Should the City Council opt to approve the cuts, there would be no user fees. Fees at other city parks are set at $5 for a one-day pass and $30 for three-month pass.
The first ride
Hawk was on location Oct. 29 with fellow pro-skaters Tony Mag, Chris Miller and Christian Hosoi to test the "bowl," the pool at the skatepark, which is totally unique to San Diego.
"They got right in and flowed," said Dave McIntyre, a member of the Carmel Valley Community Planning Board and longtime skateboard enthusiast.
McIntyre, who started the first skateboarding industry association in 1975, has worked for G&S Surfboards, Santa Cruz/Indy and California Board Sports. He now works for Santa Monica Airlines Skateboards.
The first skatepark in California opened in Hawk's hometown of Carlsbad in 1975. The skateboarding boom over the next three years resulted in more than 400 skateparks being built in the state.
"The big problem a park could have was the construction," McIntyre said. "You could have a great design, but a contractor could blow it."

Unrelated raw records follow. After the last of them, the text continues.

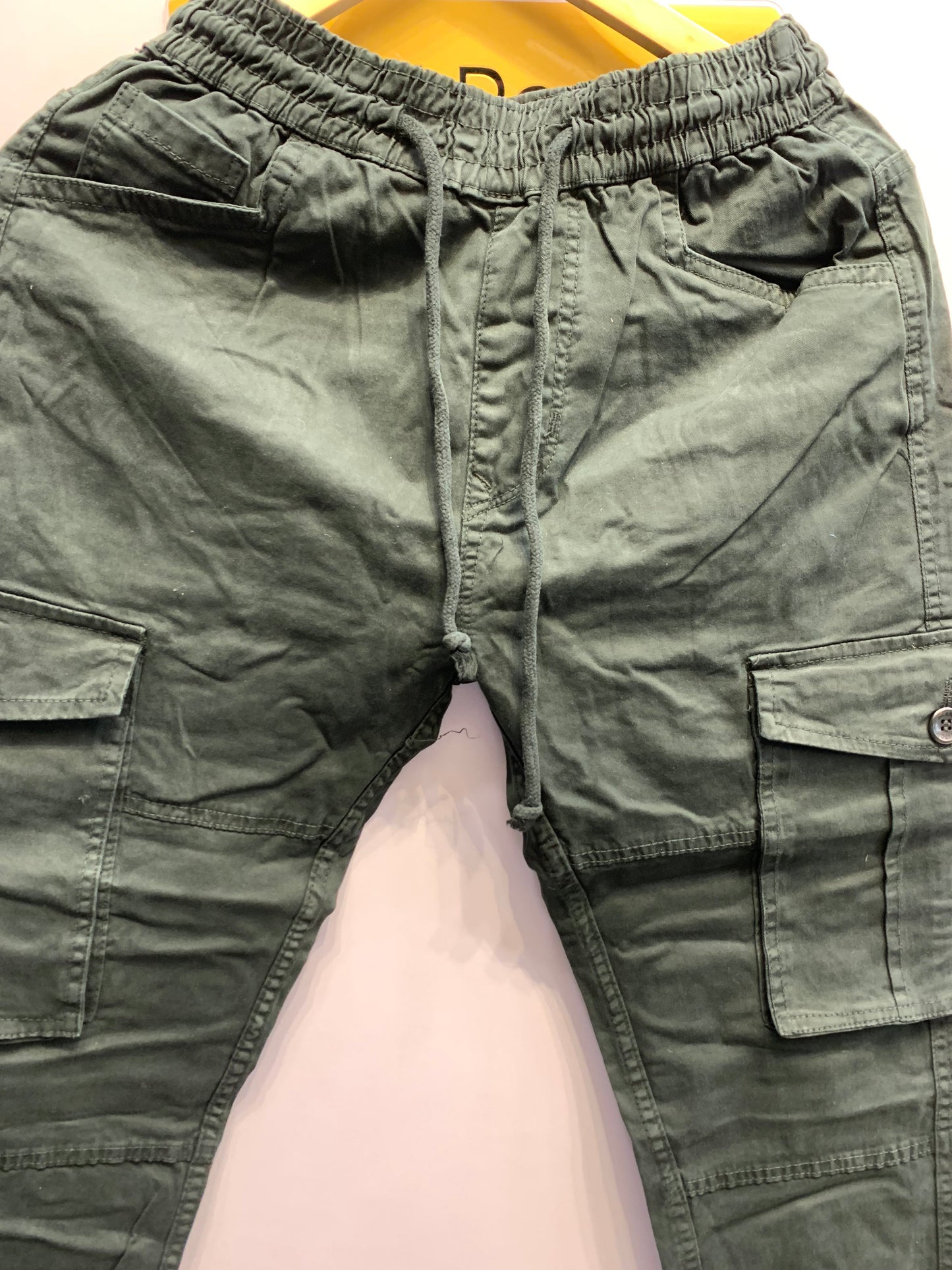 Blank Stitch Olive Green Colour With 6 Pocket Jogger Style Cargo 1105017 AAA1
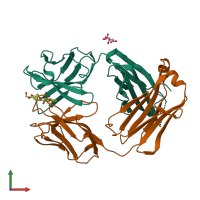 PDB entry 2z92 coloured by chain, front view.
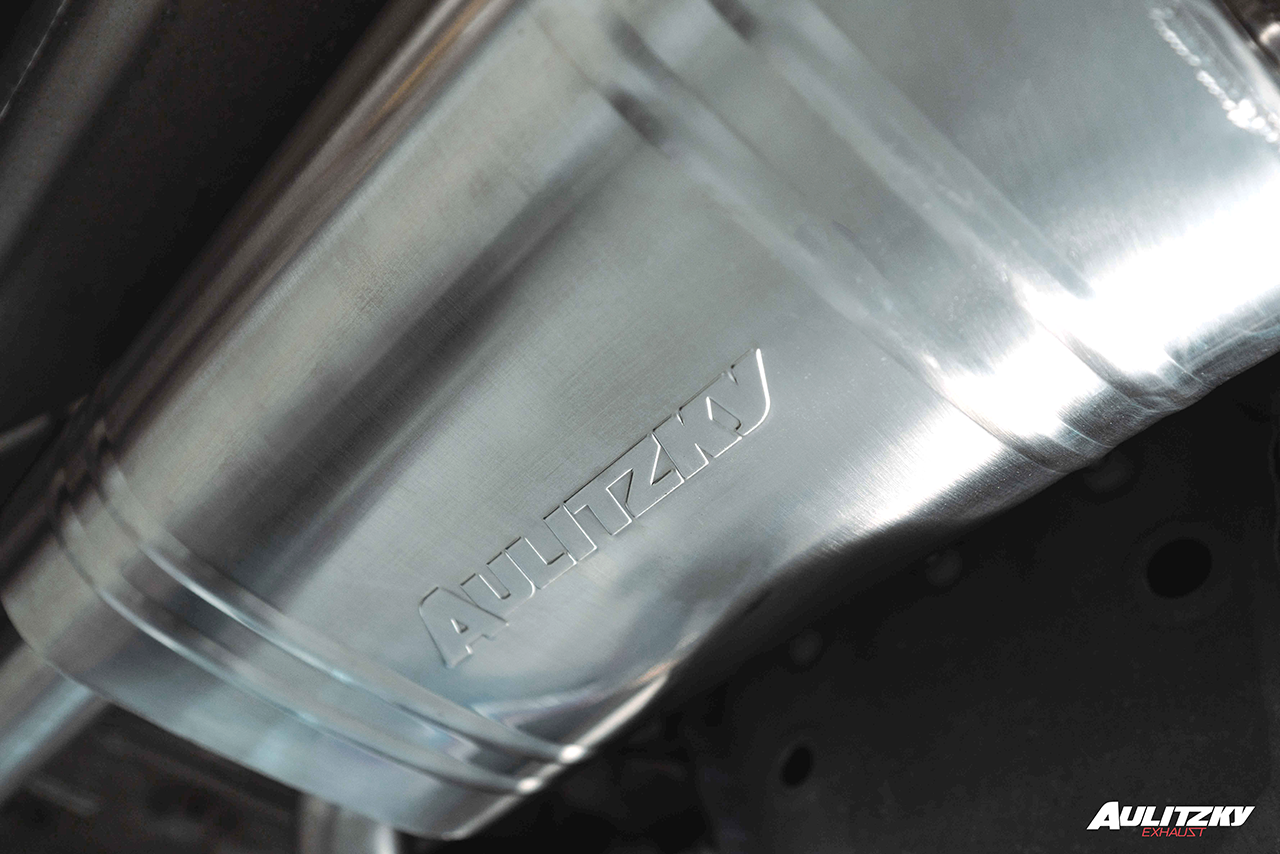 Aulitzky Exhaust | ECE rear silencer with flap control | fits BMW X5M/X6M incl. Competition (F95/F96) S63 S68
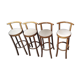 Lot de 4 tabourets de bar Baumann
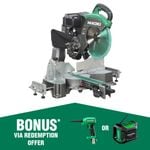 HiKOKI 36V 305mm Mitre Compound Saw C/L BL C3612DRA H4Z - Skin Only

In the Carmel Valley Skatepark's situation, neither the design nor the construction was blown, McIntyre said. The key, he said, was picking local companies that could visit often and oversee the progress, fixing any kinks along the way.
Site Design Inc. of Solana Beach designed the park, with help from area skaters who participated in workshops to tell them exactly what they wanted.
With their input, the park was designed with a bowl and obstacles a skater would find in residential neighborhoods - features like steps, rails, gaps and a drainage ditch. Those features are the ones a lot of skaters like to ride in the "wild."
Unfortunately, the features are often found in places where "No Skateboarding" signs are prominently displayed.
3-D Construction, the company that built the Rancho Penasquitos Skatepark, was tapped to make the skaters' vision a reality.
"They did a great job, they were very professional," McIntyre said, praising the San Diego Parks and Recreation Department and city Project Manager Alexandra Corsi-Morgan for working so well together.
While park hours and fees have yet to be set, safety will come first at the park, with helmets and pads required. McIntyre used his skate company connections to help the city get a good price on a selection of helmets and pads to keep on site for skaters who may have forgotten them.